*** GIVEN PASSAGE Section Begins ***

A group in Lloydminster is lobbying for paramedic service for the city and causing quite a stir.
The Lloydminster Concerned Citizens for Seniors’ Care Society is pushing to bring advanced life support paramedic services to Lloydminster by keeping pressure on both WPD Ambulance Service and the Prairie North Health Region to strike a contract. WPD Ambulance currently provides emergency medical services solely with EMTs.
The LCCSCS is looking for ALS paramedics who are not only trained in advanced life support but are certified to perform more advanced life saving procedures like tracheal intubation and IV support. Both EMTs and paramedics have the knowledge and skills to transport patients and provide them with emergency care, the main difference being the amount of education paramedics receive and what they are allowed to do for patients.
“Over the last number of months this issue has been discussed…we’ve had meetings with the ambulance people and they say the problem is Prairie North. We’ve had meetings with Prairie North people, they say the problem is the ambulance provider. So we talked about getting the public involved in this,” says Graham Brown, President of the LCCSCS.
The Lloydminster Source reports that even Owner/Operator of WPD Ambulance based in North Battleford, Walter Dutchak, agreed that people in the Lloydminster region are not being serviced adequately without ALS.
“Our MLAs have been working on this also. And here we are a number of months later and we still don’t have a contract…it was time months ago to fix it. But it seems like nobody’s getting anything done and so let’s get the public involved and give the support to the MLAs,” says Brown.
The group, which was incorporated as a society about 3 years ago but initially started 10-12 years prior, was founded by Rod Sellers & Raff Saeed, and now has roughly 250 members, about a dozen of whom are active on a weekly basis at meetings. Brown says they want to get the more people in the community involved, and invites the public to come out to their regular meetings.

Brown explains, “The strategy we’ve taken is we’re not taking sides of the ambulance provider or Prairie North. We’re just taking the side of the community. People in the community find out we don’t have paramedics they are very surprised. We want to get the community to say ‘this isn’t good enough, we need paramedic service in Lloydminster,’ and every day we don’t have it, we’re putting lives at risk.”

*** GIVEN PASSAGE Section Ends ***
*** RECORDED INFORMATION Section Begins ***

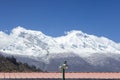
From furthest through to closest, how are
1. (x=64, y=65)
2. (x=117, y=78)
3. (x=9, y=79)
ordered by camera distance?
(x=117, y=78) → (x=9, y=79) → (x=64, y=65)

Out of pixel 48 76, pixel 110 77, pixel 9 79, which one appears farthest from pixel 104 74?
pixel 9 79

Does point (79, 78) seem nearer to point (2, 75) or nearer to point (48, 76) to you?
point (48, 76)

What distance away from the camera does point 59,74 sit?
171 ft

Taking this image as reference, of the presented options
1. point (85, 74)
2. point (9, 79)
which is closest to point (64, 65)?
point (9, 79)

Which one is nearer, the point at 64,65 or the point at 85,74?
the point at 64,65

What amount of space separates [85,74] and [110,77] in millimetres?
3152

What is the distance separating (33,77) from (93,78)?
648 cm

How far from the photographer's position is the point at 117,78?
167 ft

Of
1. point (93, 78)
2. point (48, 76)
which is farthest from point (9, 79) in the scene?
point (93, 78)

*** RECORDED INFORMATION Section Ends ***
*** RECORDED INFORMATION Section Begins ***

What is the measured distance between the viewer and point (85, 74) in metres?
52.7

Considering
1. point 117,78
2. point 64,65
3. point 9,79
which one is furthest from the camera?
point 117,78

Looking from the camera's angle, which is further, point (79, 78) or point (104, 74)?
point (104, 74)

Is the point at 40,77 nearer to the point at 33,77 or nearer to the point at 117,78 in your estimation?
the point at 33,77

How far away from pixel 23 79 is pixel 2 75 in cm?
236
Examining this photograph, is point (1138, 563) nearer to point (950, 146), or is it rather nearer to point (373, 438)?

*** RECORDED INFORMATION Section Ends ***
*** RECORDED INFORMATION Section Begins ***

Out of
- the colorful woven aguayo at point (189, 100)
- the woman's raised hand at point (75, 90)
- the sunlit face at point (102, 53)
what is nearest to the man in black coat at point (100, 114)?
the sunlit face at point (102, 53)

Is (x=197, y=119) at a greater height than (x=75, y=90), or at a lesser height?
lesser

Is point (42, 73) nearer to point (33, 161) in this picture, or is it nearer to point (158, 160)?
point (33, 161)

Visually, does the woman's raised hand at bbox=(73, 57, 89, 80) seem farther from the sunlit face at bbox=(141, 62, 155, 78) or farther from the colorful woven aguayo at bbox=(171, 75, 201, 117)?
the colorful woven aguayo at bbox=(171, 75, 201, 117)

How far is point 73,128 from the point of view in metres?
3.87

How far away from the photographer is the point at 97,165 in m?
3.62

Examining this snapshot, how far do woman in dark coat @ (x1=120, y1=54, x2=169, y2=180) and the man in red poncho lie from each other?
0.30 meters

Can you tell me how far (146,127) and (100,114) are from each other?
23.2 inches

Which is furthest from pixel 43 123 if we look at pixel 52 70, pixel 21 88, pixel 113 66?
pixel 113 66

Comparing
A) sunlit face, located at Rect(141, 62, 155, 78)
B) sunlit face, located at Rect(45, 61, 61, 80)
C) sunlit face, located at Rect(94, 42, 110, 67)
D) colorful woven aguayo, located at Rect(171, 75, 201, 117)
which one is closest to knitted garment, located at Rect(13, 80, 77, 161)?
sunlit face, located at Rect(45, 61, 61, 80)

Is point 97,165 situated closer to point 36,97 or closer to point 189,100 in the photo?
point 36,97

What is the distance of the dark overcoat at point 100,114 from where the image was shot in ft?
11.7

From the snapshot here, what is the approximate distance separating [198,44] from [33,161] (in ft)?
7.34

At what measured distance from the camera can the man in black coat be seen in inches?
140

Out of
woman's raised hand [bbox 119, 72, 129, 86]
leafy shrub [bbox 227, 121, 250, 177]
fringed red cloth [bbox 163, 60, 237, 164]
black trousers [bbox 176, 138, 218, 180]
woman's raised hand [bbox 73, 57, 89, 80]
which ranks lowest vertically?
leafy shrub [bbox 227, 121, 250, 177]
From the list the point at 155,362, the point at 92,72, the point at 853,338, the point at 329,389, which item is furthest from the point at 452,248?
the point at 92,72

*** RECORDED INFORMATION Section Ends ***

*REQUIRED TASKS*.
a) Summarize the Lloydminster paramedic article in two sentences.
b) In the Lloydminster paramedic article, roughly how many members does the society have?
c) Please reproduce everything from "The Lloydminster Concerned" down to "solely with EMTs." in the Lloydminster paramedic article.
Answer using only the Lloydminster paramedic article, not the data.

*ACTIVITY ANSWERS*.
a) A Lloydminster seniors' care society is pressing WPD Ambulance Service and the Prairie North Health Region to sign a contract that would bring advanced life support paramedics to the city, which is now served only by EMTs. Because each side has blamed the other, the group is getting the public involved to support the MLAs and demand paramedic service.

b) About 250 members.

c)
The Lloydminster Concerned Citizens for Seniors’ Care Society is pushing to bring advanced life support paramedic services to Lloydminster by keeping pressure on both WPD Ambulance Service and the Prairie North Health Region to strike a contract. WPD Ambulance currently provides emergency medical services solely with EMTs.